§ Spatial relationship records:
_ _ _ _ _ _ _

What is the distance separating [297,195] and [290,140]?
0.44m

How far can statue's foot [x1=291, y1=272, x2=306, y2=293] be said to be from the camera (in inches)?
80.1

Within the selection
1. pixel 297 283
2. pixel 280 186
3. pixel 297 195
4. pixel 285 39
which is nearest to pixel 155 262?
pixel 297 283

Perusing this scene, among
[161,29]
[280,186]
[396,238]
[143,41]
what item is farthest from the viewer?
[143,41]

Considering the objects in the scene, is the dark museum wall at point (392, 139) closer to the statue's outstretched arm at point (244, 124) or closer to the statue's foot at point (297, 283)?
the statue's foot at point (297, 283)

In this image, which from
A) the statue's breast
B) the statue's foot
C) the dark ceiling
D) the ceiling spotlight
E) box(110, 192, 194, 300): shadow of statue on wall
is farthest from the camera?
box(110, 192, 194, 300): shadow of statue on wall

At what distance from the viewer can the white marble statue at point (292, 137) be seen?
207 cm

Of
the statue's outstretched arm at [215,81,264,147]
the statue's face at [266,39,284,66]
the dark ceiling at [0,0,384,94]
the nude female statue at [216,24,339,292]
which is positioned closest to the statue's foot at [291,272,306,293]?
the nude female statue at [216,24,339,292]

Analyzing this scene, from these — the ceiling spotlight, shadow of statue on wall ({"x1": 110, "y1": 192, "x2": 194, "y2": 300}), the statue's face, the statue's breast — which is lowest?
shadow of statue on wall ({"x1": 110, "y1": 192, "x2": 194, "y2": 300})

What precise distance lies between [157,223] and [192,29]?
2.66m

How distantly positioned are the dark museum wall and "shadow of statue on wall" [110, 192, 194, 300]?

_ _ _ _ _ _ _

§ To do: Rewrite all of the items above, changing "dark museum wall" to "black gallery wall" wherever it occurs and leaving everything else as it is.

§ Answer to the task:
What is the distance separating [297,195] and [290,140]?
0.44m

How far can statue's foot [x1=291, y1=272, x2=306, y2=293] be said to be from the camera (in inches)?
80.1

Within the selection
1. pixel 297 283
2. pixel 280 186
3. pixel 297 195
4. pixel 285 39
which is nearest to pixel 155 262?
pixel 297 283

Perusing this scene, among
[161,29]
[280,186]
[396,238]
[143,41]
what item is farthest from the viewer?
[143,41]

Considering the objects in the scene, is the black gallery wall at point (392, 139) closer to the statue's outstretched arm at point (244, 124) or closer to the statue's foot at point (297, 283)?
the statue's foot at point (297, 283)

In this image, which from
A) the statue's breast
B) the statue's foot
C) the dark ceiling
D) the ceiling spotlight
E) box(110, 192, 194, 300): shadow of statue on wall
is farthest from the camera?
box(110, 192, 194, 300): shadow of statue on wall

At what distance from the viewer can the white marble statue at point (292, 137) be seen?
207 cm

Of
the statue's outstretched arm at [215,81,264,147]
the statue's face at [266,39,284,66]
the dark ceiling at [0,0,384,94]
the nude female statue at [216,24,339,292]
which is positioned closest to the statue's foot at [291,272,306,293]?
the nude female statue at [216,24,339,292]

Analyzing this scene, from these — the ceiling spotlight, shadow of statue on wall ({"x1": 110, "y1": 192, "x2": 194, "y2": 300}), the statue's face, the statue's breast — which is lowest?
shadow of statue on wall ({"x1": 110, "y1": 192, "x2": 194, "y2": 300})

What precise distance lies between [157,223] and [192,29]?
2.66m

How distantly positioned are the black gallery wall and "shadow of statue on wall" [110, 192, 194, 300]?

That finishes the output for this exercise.